The parameter tracking and sparse quality analysis initialization follows a clean pattern with factory methods and conditional logging.

tests/integration/infrastructure/test_delta_checkpoint_flow.py (3)

32-37: LGTM!

The temp_cache fixture correctly uses yield for cleanup and shutil.rmtree with ignore_errors=True for robust teardown.

70-98: LGTM!

The roundtrip test properly validates the compute + apply delta flow with appropriate tolerance checks.

355-398: Good edge case coverage!

The tests for 0% sparsity (all weights change), 100% sparsity (no weights change), and single parameter change are valuable boundary tests.

grail/shared/safetensors_utils.py (1)

25-71: LGTM!

Clean implementation supporting both sharded and unsharded safetensors layouts with proper error handling for missing shards and malformed indices.

grail/monitoring/manager.py (2)

416-560: LGTM!

The initialize_subprocess_monitoring function is well-designed with robust error handling, detailed logging at each stage, and graceful degradation (returning None on failure). The step-by-step approach with timing information will aid debugging.

461-463: Verify environment variable side effects.

Setting WANDB_DISABLE_SERVICE and WANDB_SERVICE environment variables affects the entire process. This is intentional for shared-mode W&B, but worth noting that these settings persist after the function returns.

If this function is called multiple times in the same process (e.g., during testing or retry scenarios), the environment modifications are idempotent. However, if there are scenarios where different subprocess types need different W&B configurations, consider documenting this behavior.

grail/neurons/trainer.py (5)

185-185: LGTM: Subprocess label now passed explicitly.

The keyword-only argument pattern ensures callers explicitly identify the subprocess, improving code clarity and preventing accidental misuse.

207-219: LGTM: Upload worker receives proper subprocess label and monitor config.

The changes correctly pass subprocess_label="upload_worker" and propagate monitor_config to the upload worker process, enabling per-subprocess W&B logging.

336-336: LGTM: Block context now includes window number.

Passing current_window instead of None provides more precise monitoring context for metrics correlation.

807-809: LGTM: Window number forwarded to evaluation cycle.

This enables window-aware evaluation context as noted in the relevant code snippet for evaluator.run_cycle.

827-891: LGTM: Subprocess monitoring configuration with label propagation.

The method correctly:

Uses keyword-only argument for subprocess_label

Propagates label to wandb_x_label for shared mode workers

Includes comprehensive debug logging for troubleshooting

Validates critical parameters (entity, project)

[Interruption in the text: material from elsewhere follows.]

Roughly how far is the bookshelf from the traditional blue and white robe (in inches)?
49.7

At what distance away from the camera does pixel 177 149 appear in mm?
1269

grail/trainer/training_process.py (4)

306-327: LGTM: Monitoring initialization properly delegated.

The refactored _initialize_monitoring correctly:

Defines a local get_block_context async helper

Uses the shared initialize_subprocess_monitoring helper for consistent behavior across subprocesses

Passes test_connection=True to verify W&B connectivity

368-410: LGTM: Initial checkpoint upload with enriched metadata and IPC queuing.

The updated flow:

Prepares structured snapshot_metadata with training config and parent window

Queues snapshot for upload worker via IPC

Includes appropriate fallback warning when IPC/path unavailable

458-468: LGTM: GRPO group loading optimized to trigger only on window change.

This reduces redundant trusted miner lookups by checking target_data_window != self.last_loaded_window before querying. Good performance optimization.

592-612: LGTM: Pause confirmation signaled before snapshot save.

The comment explains the rationale well: GPU is freed, so evaluation can start immediately while the snapshot saves in parallel (30-90s). This prevents orchestrator timeout waiting for confirmation.

grail/trainer/checkpoint_publisher.py (4)

74-77: LGTM: Custom exception for upload failures.

Clean separation of upload-related errors from general exceptions.

80-173: LGTM: Well-designed result dataclasses.

Good use of:

frozen=True, slots=True for immutability and memory efficiency

Computed total_s property that sums timing components

is_delta property for type discrimination

to_dict() methods for metrics logging

176-212: LGTM: Retention policy extended for delta base windows.

The logic correctly:

Computes base_stride_blocks from delta interval and window length

Retains base windows that delta checkpoints depend on

Ensures delta reconstruction remains possible

698-983: LGTM: Comprehensive delta upload implementation.

The upload_delta method:

Loads current weights and computes sparse delta against base

Applies zstd compression (level 3 for good balance)

Includes SHA256 hash for integrity verification

Provides detailed timing breakdown

Properly cleans up temp directory in finally block

Returns structured UploadResult with delta-specific metrics

grail/trainer/upload_worker.py (4)

97-106: LGTM: Subprocess monitoring initialization.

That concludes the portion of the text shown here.